Pra que tantas perguntas formando-se em teus lábios rubros?
E este cenho franzido em mal disfarçada impaciência vai te levar aonde?
Não há novos lugares para ir querida
Todos os continentes já estão velhos... E já foram descobertos
As pessoas saciam sua sede de aventura no cinema
Os mais corajosos talvez ainda busquem um livro
O mundo mudou...
Aceite
O teu destino não é mais ser musa
Não podes mais impelir minha poesia por tuas curvas loucas
Ah doces e traiçoeiras curvas as tuas...
Ainda as amo...
Ainda as busco...
Mas não tenho mais versos pra elas
Ah distantes e misteriosas terras de outrora hoje já não estão mais tão distantes
Nem são tão misteriosas...
Querida o Google earth acabou de vez com os mistérios
A aviação comercial encarregou-se de tornar acessíveis nossos últimos rincões imaginários
O mundo ficou menor... mais funcional...mais simples
As descobertas estão a um clic de serem reveladas
As grandiosas e aventureiras jornadas não existem mais
Querida onde estão nossos velhos heróis?
O que o Sombra ainda sabe?
Com quem Conan da Cimeria ainda luta?
Será que o Zorro desistiu?
Eu sei que podes me apontar ainda à presença deles em pequenos bolsões de existência
Algum filme não tão antigo ou revista que ainda publica suas historias
Mas não é mais o mesmo você percebe?
Solomon Kane hoje parece tão perdido
O que são alguns fantasmas e lobisomens nestes dias em que tudo voa?

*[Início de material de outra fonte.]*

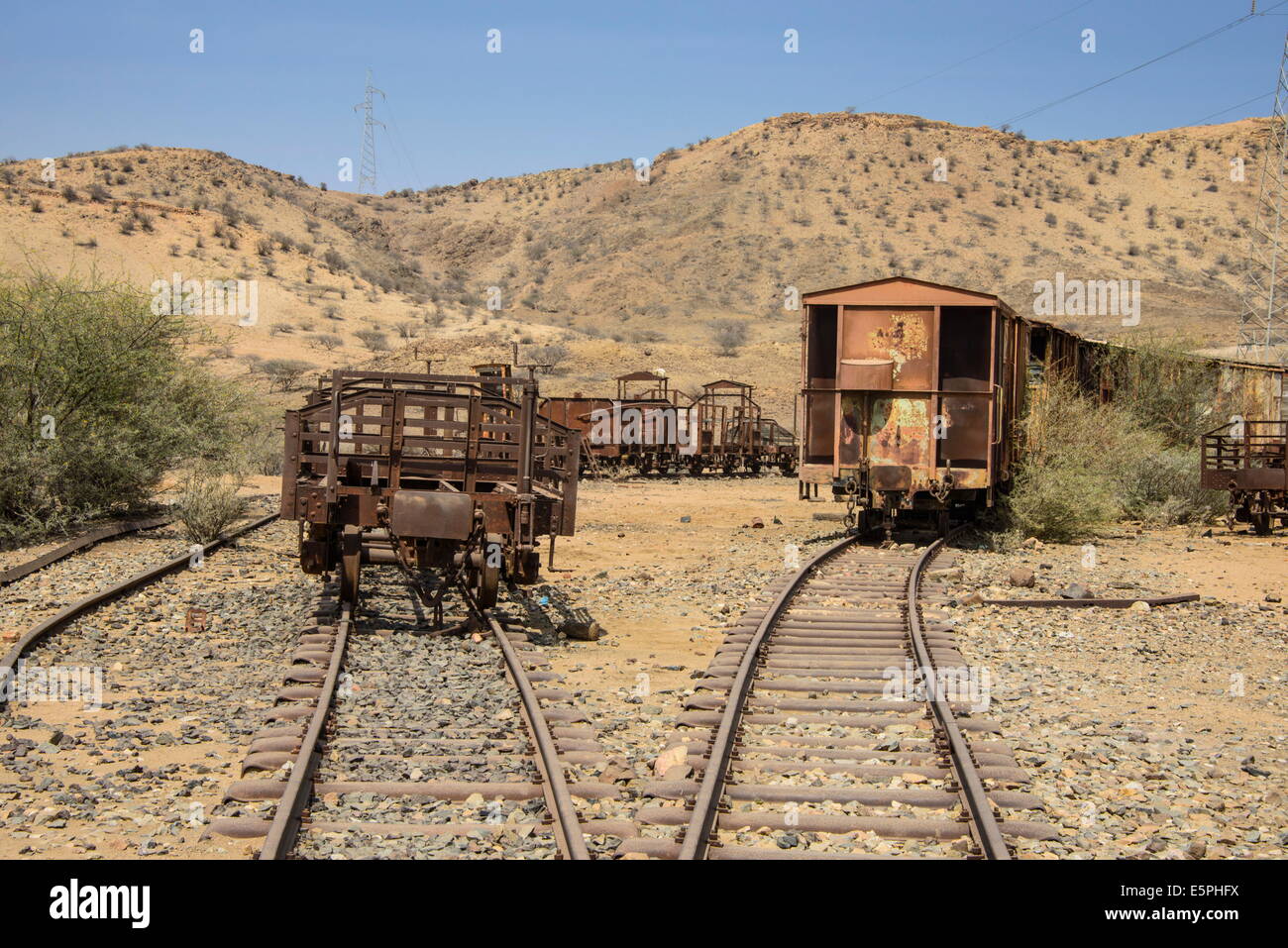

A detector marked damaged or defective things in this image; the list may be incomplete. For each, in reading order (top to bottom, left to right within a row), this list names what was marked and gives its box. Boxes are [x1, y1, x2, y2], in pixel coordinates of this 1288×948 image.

rusty railway wagon [288, 370, 585, 607]
rusty boxcar [288, 370, 585, 607]
peeling rusty metal panel [839, 307, 932, 388]
rusty railway wagon [793, 277, 1024, 535]
rusty railway wagon [1200, 419, 1282, 533]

Em que a mídia esta cheia de garotinhos magos e vampiros adolescentes!
Em que tudo é super em uniformes coloridos!
Eu sei querida aqueles dias se foram...
Aceita...
Erga comigo sua taça de vinho
Brindemos ao nosso passado fantasioso e não vivido
Brindemos a nossas memórias irreais de dias mais simples
Vamos deixar a noite nos alcançar em alguma viela escura desta cidade
Só por hoje como fizemos outrora... Sejamos bárbaros.